Fr Duffy reminds us: Mary is fully human but is described by her cousin Elizabeth as being “full of grace” and that is because of the Immaculate Conception which prepared her for the immense task God had chosen her for.
In Mary’s pure and immaculate heart, Sr Rolling describes Mary’s perfect example of the three main applications of purity of heart: charity, chastity and truth.
· Charity: purity enables us to love others as our neighbours, and not for what we can get from them, or because of our natural chemistry, or because of their human “loveliness”.
· Chastity: purity lets us perceive the human body – ours and our neighbour’s – as a temple of the Holy Spirit, a treasure to be honoured and not used. It means observing the norms of sexuality set out by Christ and the Church.

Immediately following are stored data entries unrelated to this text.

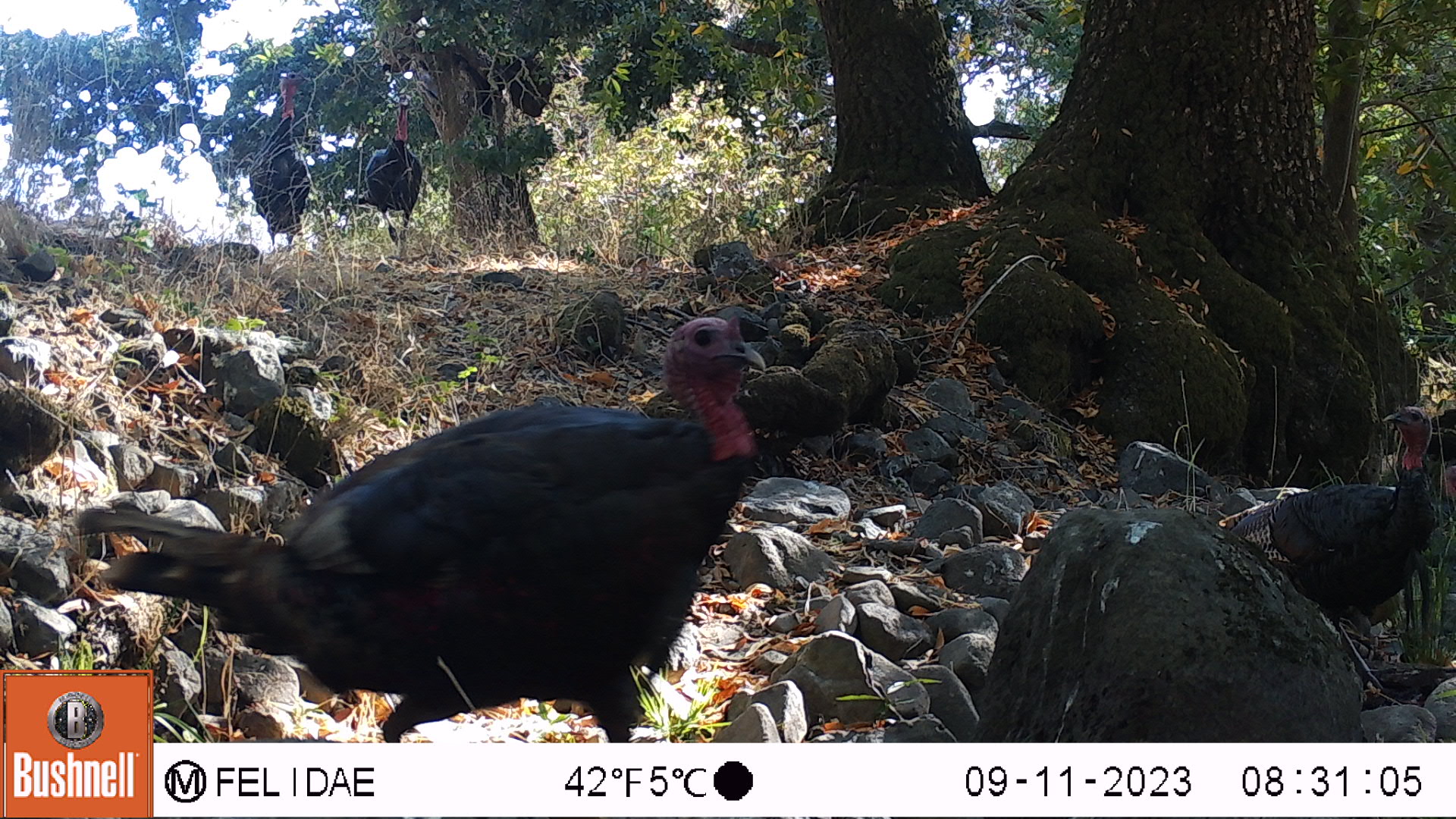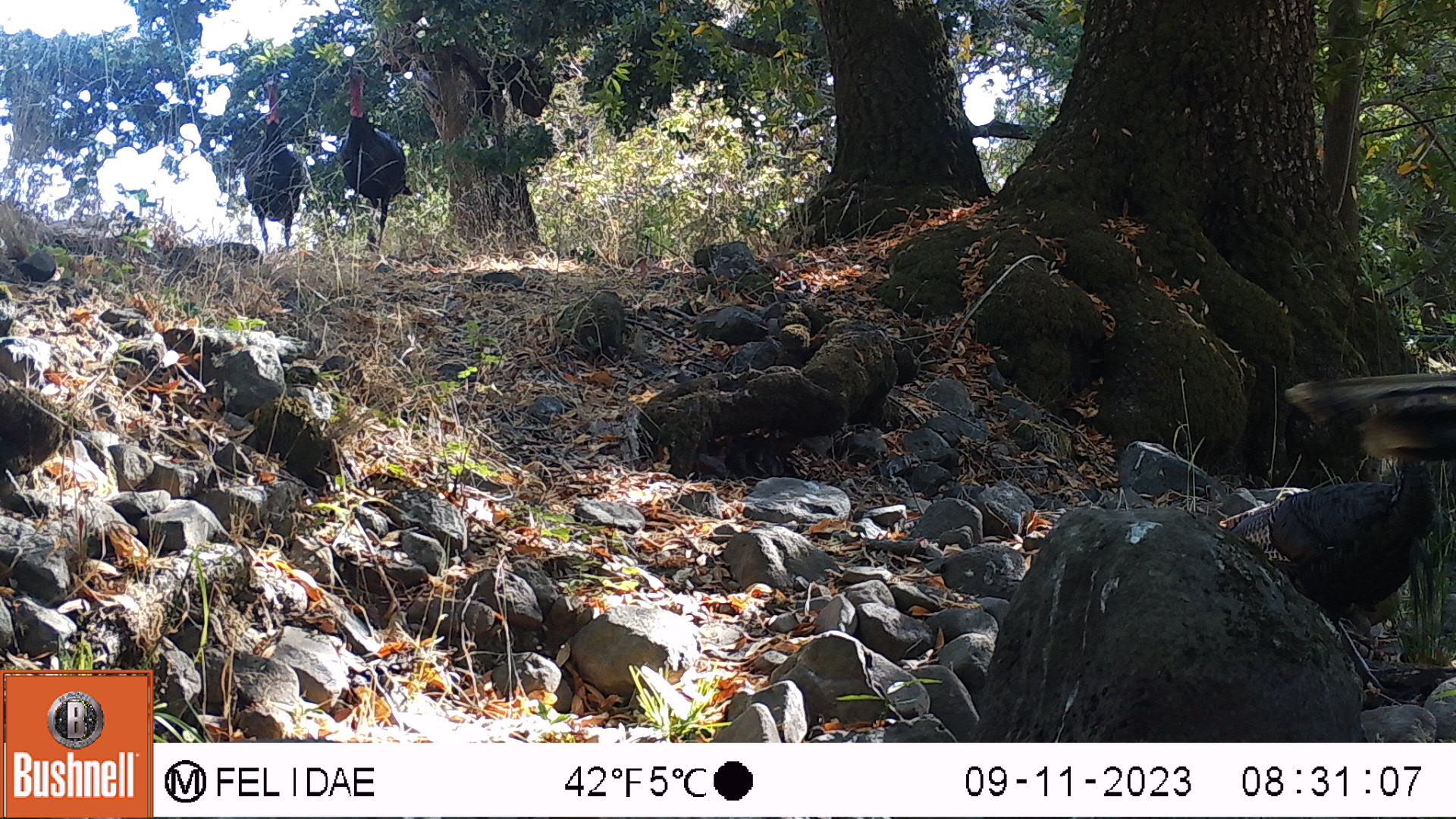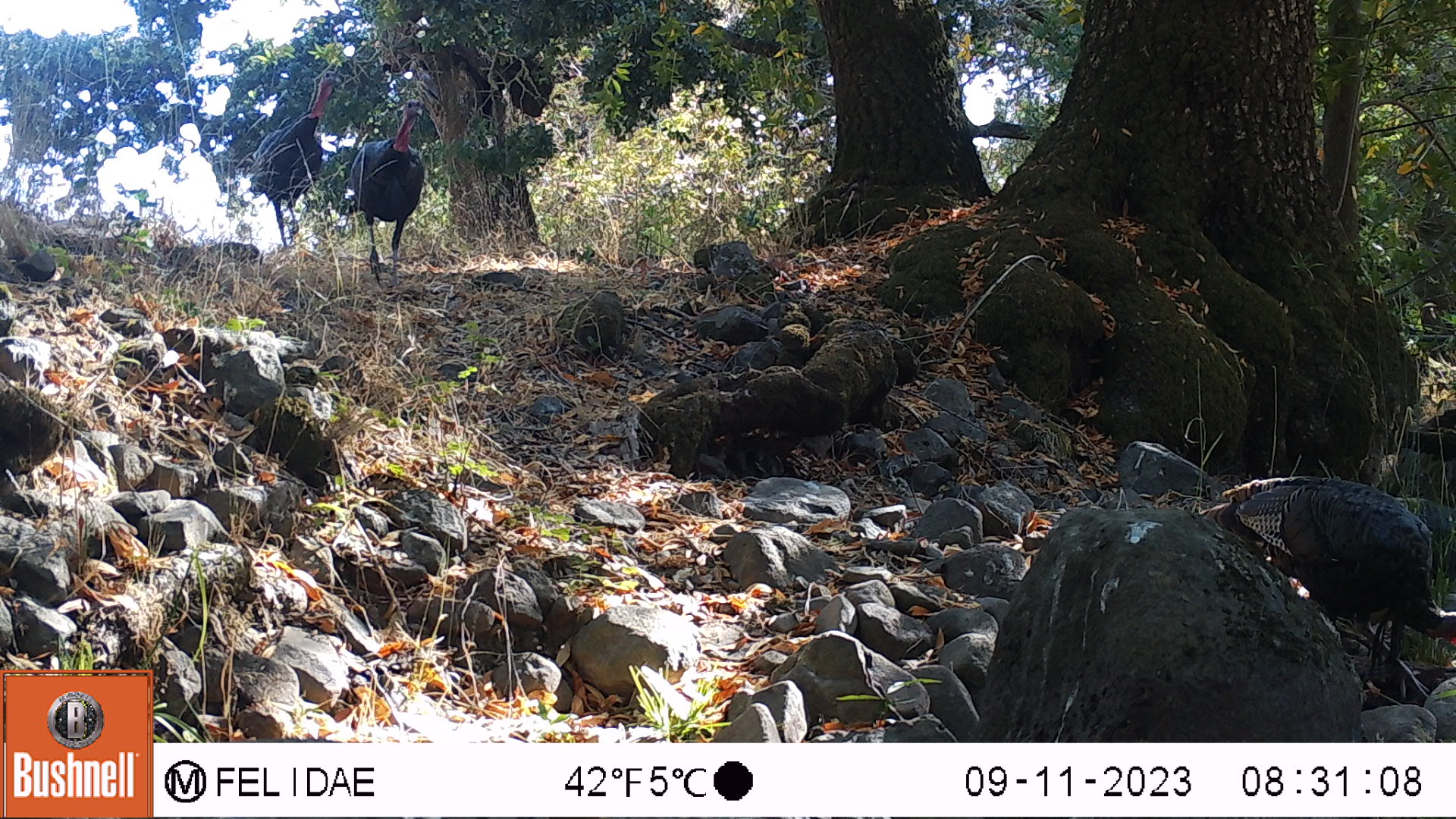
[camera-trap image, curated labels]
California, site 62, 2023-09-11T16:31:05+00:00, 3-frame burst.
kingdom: Animalia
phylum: Chordata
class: Aves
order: Galliformes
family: Phasianidae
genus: Meleagris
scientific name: Meleagris gallopavo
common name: turkey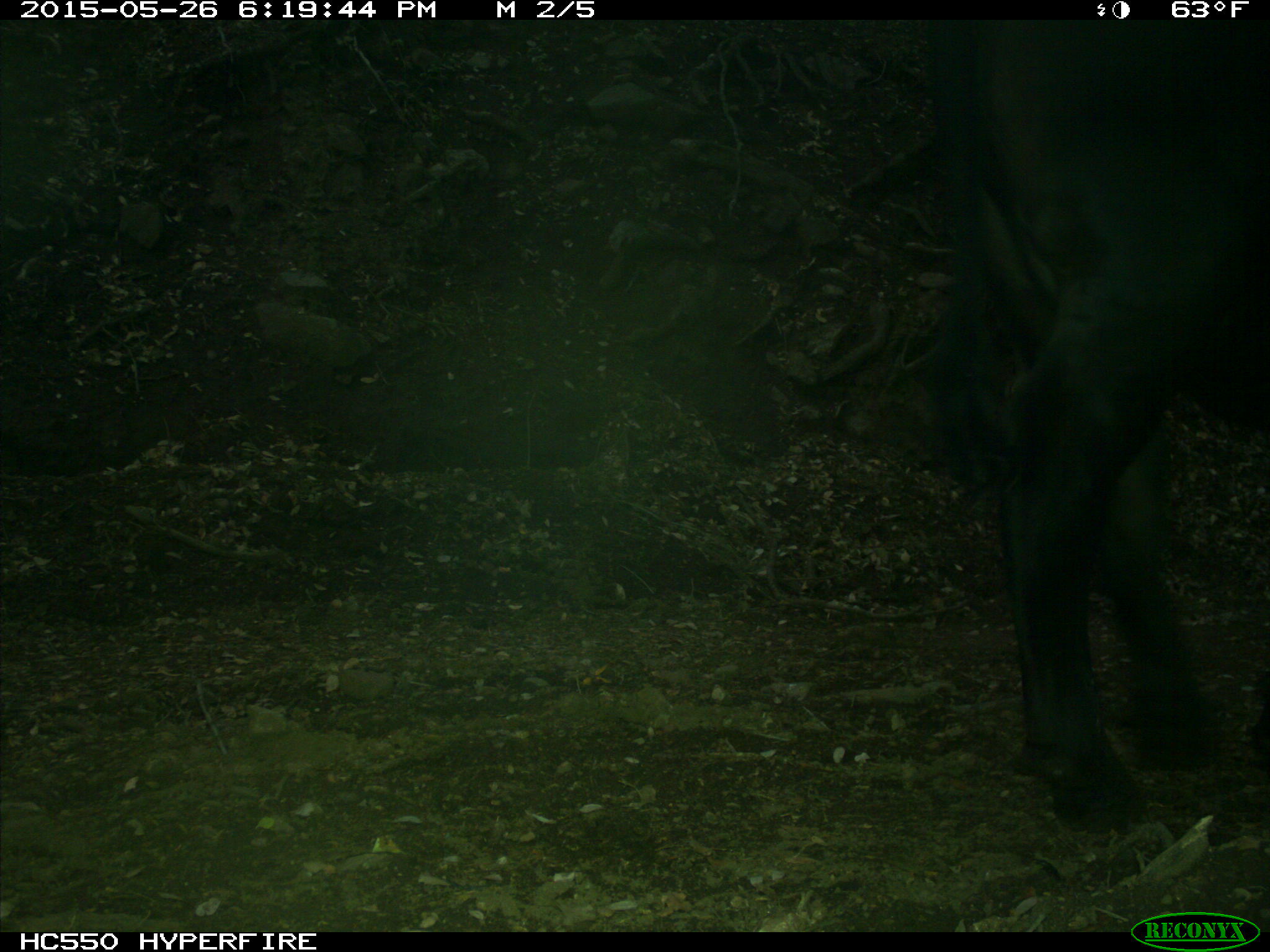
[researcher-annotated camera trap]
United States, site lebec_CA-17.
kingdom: Animalia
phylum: Chordata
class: Mammalia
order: Artiodactyla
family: Bovidae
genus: Bos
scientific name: Bos taurus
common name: domestic cow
Bos taurus (domestic cow).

· Truth: purity enables to see according to God and His vision, and not according to our human preferences and limited understanding.
Perhaps the vision then is to learn to renounce control over our own lives, to take a leap of faith and place God’s will, in charity and chastity, ahead of ourselves.
Purity of heart is not self-serving or profit seeking. It brings clarity, is honest, morally good. It is imperative in modern society because it is so counter-cultural and is the seat of truth, justice and mercy. Purity of heart as lived out in Mary is the opposite of the search for revenge.
Purity of heart will demand that the Christian proclaims the Good News of the Kingdom, in speech and action, which must challenge and attempt to change the values of the world around. It is totally generous, totally focused on the other. Mary was the ideal human agent in that work. This is what she expressed throughout her life. ‘Let it be done unto me according to your word (Luke 1:38).’
For Fr Littleton it is not so much that we imitate her, but that in Mary, Blessed Mother we are transformed. Let us pray then, for Our Lady’s intercession, to transform our hearts into harbours of faith and trust in charity, chastity and truth, to lead us to God’s Beatific Kingdom.